Playwright Peter Levin Shaffer was born in 1926 in Liverpool, one of twin boys.
His brother, Anthony, also went on to become a playwright. The family moved to London in 1936, and Peter spent three years as a 'Bevin Boy' working in a coal mine, before going to Cambridge University to study History. While at Cambridge he edited the student magazine Granta with his brother.
After graduation he lived in New York undertaking a variety of jobs, and writing The Woman in the Wardrobe (1951), a detective story under the pen-name Peter Antony, and followed by two more in the series, jointly written with his brother. His first play, The Salt Land, was broadcast on BBC television in 1954, but it was his first stage play, Five Finger Exercise (1958), directed by John Gielgud and winning an Evening Standard Award for Best Play of the Year, that established his reputation as a playwright. It was followed by plays such as Royal Hunt of the Sun (1964), about the conquest of Peru by the Spanish, and Black Comedy (1967), where characters feel their way around a pitch black room.

**Activity A:**
Answer these from the biography of Peter Shaffer:
(i) To which city did the family move in 1936?
(ii) Under what pen-name was The Woman in the Wardrobe written?
(iii) Who directed Five Finger Exercise?
**Activity B:**
Carry on the biography of Peter Shaffer from its last sentence.

**Given information:**

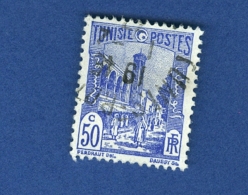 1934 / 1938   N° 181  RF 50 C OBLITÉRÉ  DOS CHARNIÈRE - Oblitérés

**Your response A:**
(i) London
(ii) Peter Antony
(iii) John Gielgud

**Your response B:**
In the 1970s Peter Shaffer wrote three major plays: Equus (1973); Shrivings (1974); and Amadeus (1980). Equus tells the disturbing story of a 17-year old stable boy, and Amadeus is the story of Mozart and court composer, Salieri. The Royal Hunt of the Sun was adapted for film in 1969, as was Equus in 1977. Shaffer wrote the screenplay for Amadeus when it was adapted for film in 1984. The film went on to win eight Academy (Oscar) awards, including one for Shaffer for Best Screenplay.
His next 3 plays were Yonadab, a biblical epic set in Jerusalem in 1000 BC, which premiered at the National Theatre in 1985; Lettice and Lovage (1987), which he wrote for actress Maggie Smith; and Whom Do I Have the Honour of Addressing? (1990), a radio play broadcast by the BBC. His most recent work is Gift of the Gorgon (1993).
Peter Shaffer was kighted in 2001.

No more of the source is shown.